Task objective: Pictures do not belong in the copy; retype the records below exactly.

Exercise inputs Block Start

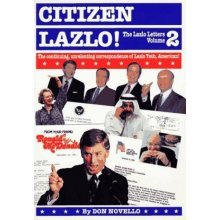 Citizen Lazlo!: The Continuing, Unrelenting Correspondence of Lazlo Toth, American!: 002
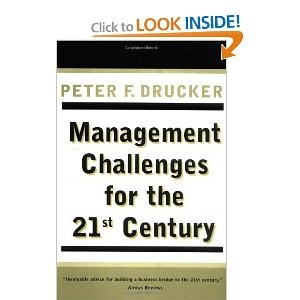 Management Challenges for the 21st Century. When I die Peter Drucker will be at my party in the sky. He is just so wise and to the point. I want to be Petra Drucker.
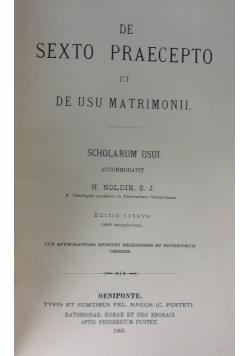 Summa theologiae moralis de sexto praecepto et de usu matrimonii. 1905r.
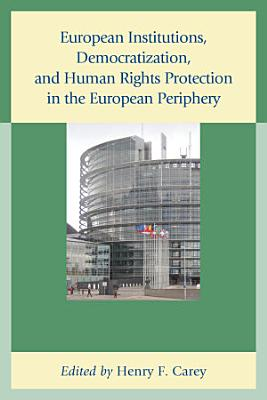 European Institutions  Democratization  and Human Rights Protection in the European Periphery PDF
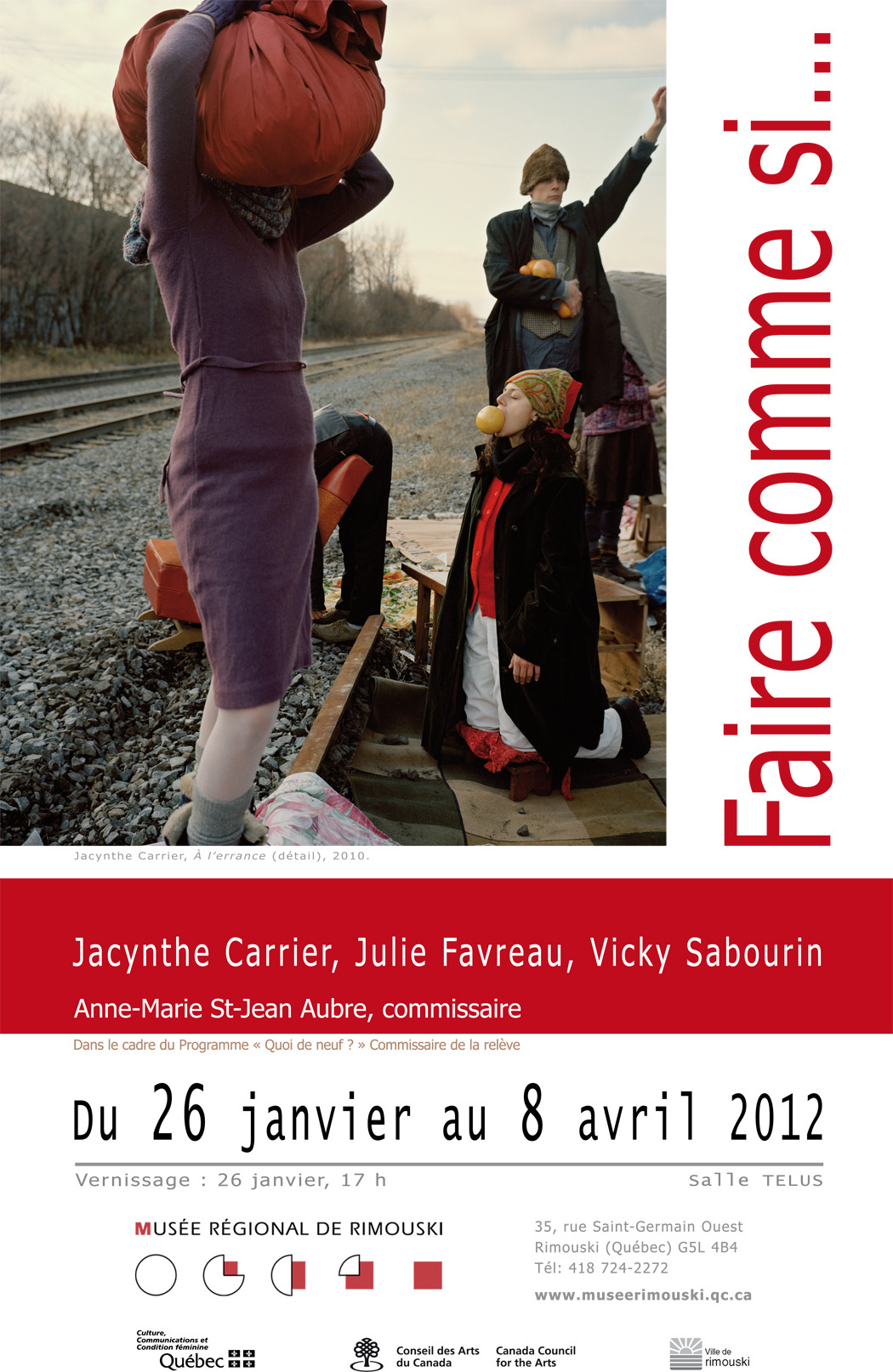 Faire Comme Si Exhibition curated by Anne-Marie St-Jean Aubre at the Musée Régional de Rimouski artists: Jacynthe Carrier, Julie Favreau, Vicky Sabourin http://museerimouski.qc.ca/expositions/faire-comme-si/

Exercise inputs Block End

Response:
 Citizen Lazlo!: The Continuing, Unrelenting Correspondence of Lazlo Toth, American!: 002
 Management Challenges for the 21st Century. When I die Peter Drucker will be at my party in the sky. He is just so wise and to the point. I want to be Petra Drucker.
 Summa theologiae moralis de sexto praecepto et de usu matrimonii. 1905r.
 European Institutions  Democratization  and Human Rights Protection in the European Periphery PDF
 Faire Comme Si Exhibition curated by Anne-Marie St-Jean Aubre at the Musée Régional de Rimouski artists: Jacynthe Carrier, Julie Favreau, Vicky Sabourin http://museerimouski.qc.ca/expositions/faire-comme-si/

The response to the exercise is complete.